A major concern of students of Chinese politics is the reliability of the Chinese official statistics, especially those from the township and village levels. The quality of the published data might come with a large question mark. Generally, statistics on current issues are collected by the National Bureau of Statistics on special requests of the Party Central Committee and the State Council. Obviously, a local Party cadre can signify local achievements in order to make a favorable impression on his or her superiors, or exaggerate a particular social problem in order to receive more resources. Because none of this process is likely to be available to the public, the exaggerations or errors made in local statistics would thus be aggregated at the national levels.

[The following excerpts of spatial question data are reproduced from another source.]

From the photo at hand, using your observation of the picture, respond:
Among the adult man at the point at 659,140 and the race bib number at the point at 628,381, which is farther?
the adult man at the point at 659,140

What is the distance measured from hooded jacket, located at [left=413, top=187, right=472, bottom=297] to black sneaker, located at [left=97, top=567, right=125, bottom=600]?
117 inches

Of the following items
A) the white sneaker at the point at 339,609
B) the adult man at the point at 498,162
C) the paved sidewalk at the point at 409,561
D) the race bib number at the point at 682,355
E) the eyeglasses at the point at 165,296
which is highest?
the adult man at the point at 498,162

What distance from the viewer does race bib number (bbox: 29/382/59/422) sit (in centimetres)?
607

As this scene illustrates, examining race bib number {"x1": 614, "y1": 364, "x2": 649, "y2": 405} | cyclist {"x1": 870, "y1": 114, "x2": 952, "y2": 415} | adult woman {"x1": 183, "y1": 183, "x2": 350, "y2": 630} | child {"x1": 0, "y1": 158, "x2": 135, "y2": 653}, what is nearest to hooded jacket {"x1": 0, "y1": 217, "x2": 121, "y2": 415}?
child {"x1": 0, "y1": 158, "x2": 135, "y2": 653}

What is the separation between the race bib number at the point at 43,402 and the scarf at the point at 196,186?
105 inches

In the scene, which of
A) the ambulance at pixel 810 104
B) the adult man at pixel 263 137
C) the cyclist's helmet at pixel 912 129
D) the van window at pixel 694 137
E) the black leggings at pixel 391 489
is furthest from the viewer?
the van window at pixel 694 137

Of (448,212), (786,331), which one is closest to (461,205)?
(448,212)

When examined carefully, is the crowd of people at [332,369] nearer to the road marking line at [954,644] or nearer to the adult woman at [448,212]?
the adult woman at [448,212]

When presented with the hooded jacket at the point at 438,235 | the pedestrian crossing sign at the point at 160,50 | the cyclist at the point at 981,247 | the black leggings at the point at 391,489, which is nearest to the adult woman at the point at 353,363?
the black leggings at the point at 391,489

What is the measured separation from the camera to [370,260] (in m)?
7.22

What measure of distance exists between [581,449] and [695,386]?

Moreover, when researchers go to the field to collect data, they might be constrained by the local Chinese government officials. It is true that in some cases, local governments would host and support researchers by providing a car and connecting potential interviewees. Researchers, however, must conduct field surveys in a manner that are acceptable to the party-state, and their contents are limited to politically acceptable questions. They even have to unwillingly accept the government’s deliberately-assigned interviewees who, presumably, will give all the right answers. As a result, “academics who study China habitually please the Chinese Communist Party, sometimes consciously, and often unconsciously…to collect data and co-author research” (Holz 2007). This would also lead to poor-quality data.
Thus conceived, one needs to be particularly cautious when conducting field work and collecting data in China. It is better for researchers to identify potential questions from official documents, statistics, and media reports before going to the field, and validate them by direct and independent observations to uncover non-official facts.